* _Excerpt_
==============================

The school officially opened the new complex last Thursday with key region matches against Stone County. The Tomcats came out on top, but fans were treated to two great matches that required extra time to decide. And, despite the outcomes on the pitch, former and current Wildcats, fans and everyone associated with the program had plenty to be excited about.
Head women’s coach Janna Sullivan Maxwell has more time in Wildcat blue than anyone else associated with the program. She was a member of the first-ever GCHS team, played five years for the Lady Cats, and has been their coach since 2014. So, needless to say, Thursday night’s milestone was important for her.
“If you would have told me as an eighth grader on the first high school team that I would become the coach of the very team I was playing for and be a part of opening our very own complex, I would have said that I had bigger aspirations,” Sullivan said. “Now being there Thursday night I knew that there wasn’t anything more important to me than those girls on our new field playing the game I so desperately love.”
“The little girl inside me that played for GC so many years ago was jumping for joy and cheering ever so proudly. God knew all along where I was supposed to be and all the glory is His. Our players will tell you the same thing.
We are so very blessed to be able to add value to our school and community by opening this new facility.”
The dream of a stand-alone soccer facility is nothing new. It has been in the works for some time, but was kicked into high gear with the arrival of head men’s coach Paul Martin, who joined the program in 2016. A former collegiate coach at Pearl River Community College and a longtime coordinator and coach of youth developmental leagues on the Gulf Coast, Martin pushed the issue and used his connections to find ways to help bring the dream to reality.

==============================

* _Parts of the exercise_
- A) In the soccer complex article, what year did head men's coach Paul Martin join the program?
- B) What are all the ways the soccer complex article says Janna Sullivan Maxwell has been connected with the program?
- C) Write the next part of the article on the new soccer complex, picking up after its last sentence.

* _Recorded data_
==============================

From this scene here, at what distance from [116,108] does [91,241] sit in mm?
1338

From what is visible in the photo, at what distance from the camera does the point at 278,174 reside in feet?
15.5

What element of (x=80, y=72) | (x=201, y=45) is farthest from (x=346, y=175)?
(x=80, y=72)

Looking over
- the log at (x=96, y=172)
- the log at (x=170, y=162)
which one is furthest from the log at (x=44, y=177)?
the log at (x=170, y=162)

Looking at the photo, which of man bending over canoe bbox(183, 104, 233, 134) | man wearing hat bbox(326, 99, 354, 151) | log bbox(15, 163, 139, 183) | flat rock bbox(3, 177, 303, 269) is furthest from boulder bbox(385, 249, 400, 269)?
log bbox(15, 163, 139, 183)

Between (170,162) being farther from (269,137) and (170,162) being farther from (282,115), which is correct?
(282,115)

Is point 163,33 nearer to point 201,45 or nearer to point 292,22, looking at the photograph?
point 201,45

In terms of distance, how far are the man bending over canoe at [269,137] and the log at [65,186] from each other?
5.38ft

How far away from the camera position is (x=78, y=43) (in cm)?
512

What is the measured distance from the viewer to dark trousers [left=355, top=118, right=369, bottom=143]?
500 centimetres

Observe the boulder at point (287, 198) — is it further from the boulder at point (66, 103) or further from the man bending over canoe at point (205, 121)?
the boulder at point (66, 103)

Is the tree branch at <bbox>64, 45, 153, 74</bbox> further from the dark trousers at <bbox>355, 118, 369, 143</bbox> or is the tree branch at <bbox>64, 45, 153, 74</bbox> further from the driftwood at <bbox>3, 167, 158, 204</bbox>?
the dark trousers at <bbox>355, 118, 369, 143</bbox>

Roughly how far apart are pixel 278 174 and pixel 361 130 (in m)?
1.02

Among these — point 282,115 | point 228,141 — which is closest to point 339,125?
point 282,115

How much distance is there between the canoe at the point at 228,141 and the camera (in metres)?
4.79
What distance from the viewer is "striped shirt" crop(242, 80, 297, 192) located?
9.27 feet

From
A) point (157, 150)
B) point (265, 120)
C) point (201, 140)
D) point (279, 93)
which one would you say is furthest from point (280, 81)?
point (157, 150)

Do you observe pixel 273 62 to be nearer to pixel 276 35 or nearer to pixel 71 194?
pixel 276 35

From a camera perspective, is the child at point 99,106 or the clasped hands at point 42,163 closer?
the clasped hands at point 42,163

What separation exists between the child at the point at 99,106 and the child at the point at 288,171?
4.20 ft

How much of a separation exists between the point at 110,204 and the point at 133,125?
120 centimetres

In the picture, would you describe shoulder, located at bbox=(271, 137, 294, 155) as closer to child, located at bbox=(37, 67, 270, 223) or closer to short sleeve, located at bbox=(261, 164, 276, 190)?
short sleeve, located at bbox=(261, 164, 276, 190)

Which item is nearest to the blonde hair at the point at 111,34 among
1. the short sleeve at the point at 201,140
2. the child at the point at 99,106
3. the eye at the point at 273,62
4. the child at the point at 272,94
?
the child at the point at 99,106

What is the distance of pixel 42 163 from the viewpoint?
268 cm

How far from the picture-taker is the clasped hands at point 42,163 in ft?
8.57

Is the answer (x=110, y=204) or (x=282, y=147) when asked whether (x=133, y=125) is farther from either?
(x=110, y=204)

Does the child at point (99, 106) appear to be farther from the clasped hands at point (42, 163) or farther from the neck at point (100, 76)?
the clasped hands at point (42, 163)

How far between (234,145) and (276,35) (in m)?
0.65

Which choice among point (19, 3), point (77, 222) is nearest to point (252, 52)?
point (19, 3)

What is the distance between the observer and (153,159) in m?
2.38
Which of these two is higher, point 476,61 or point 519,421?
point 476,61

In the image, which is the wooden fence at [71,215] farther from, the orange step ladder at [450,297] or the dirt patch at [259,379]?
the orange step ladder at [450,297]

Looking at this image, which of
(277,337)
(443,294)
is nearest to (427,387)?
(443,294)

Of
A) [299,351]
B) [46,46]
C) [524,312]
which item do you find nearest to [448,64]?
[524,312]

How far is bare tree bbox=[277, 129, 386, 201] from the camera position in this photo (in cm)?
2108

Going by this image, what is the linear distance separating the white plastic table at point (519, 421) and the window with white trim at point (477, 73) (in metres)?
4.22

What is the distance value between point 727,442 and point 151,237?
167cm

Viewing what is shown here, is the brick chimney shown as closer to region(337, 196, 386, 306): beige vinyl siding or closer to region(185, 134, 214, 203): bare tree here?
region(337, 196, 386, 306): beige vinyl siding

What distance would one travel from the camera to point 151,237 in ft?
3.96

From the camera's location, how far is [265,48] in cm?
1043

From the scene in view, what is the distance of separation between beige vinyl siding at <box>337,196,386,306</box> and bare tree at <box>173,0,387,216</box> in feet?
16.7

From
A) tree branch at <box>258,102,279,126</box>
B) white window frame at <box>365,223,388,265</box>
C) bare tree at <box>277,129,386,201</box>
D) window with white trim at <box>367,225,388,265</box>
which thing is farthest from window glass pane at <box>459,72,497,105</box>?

==============================

* _Outputs in order_
- A) 2016

- B)
- She was a member of the first-ever GCHS team.
- She played five years for the Lady Cats.
- She has been their coach since 2014.

- C)
His excitement about the new facility was hard to hide on Thursday.
“We are truly blessed to have our own high school soccer complex,” Martin told the Herald. “We have worked so hard for years to fundraise and attempt to improve our program.”
“The highlight of the night came when we recognized former players and coaches. So many quality players have come through the Greene County High School soccer program. We had so many positive remarks from all that attended. It was a great night despite losing both games in overtime. We look forward to finishing the season strong and finishing the complex for future Wildcats.”
Among those in attendance was former GCHS Coach Ron Mason, who coached the first-ever soccer team at the school. Mason flipped the coin for the first match and Dennis Cochran, who was the first men’s coach at the school, manned the press box and recognized the former Wildcats who were able to attend.
“We had a big turnout for the game,” Martin added. “So many wonderful people made this night possible from years of sacrifice and dedication, but we give all the Glory to God. We play our next home match against Poplarville on Jan. 6 and we hope to have another big crowd then.”
Years of fundraising and work by Martin, Maxwell and a host of volunteers were key to the facility being built. But there was also a sizeable investment from the Greene County School District.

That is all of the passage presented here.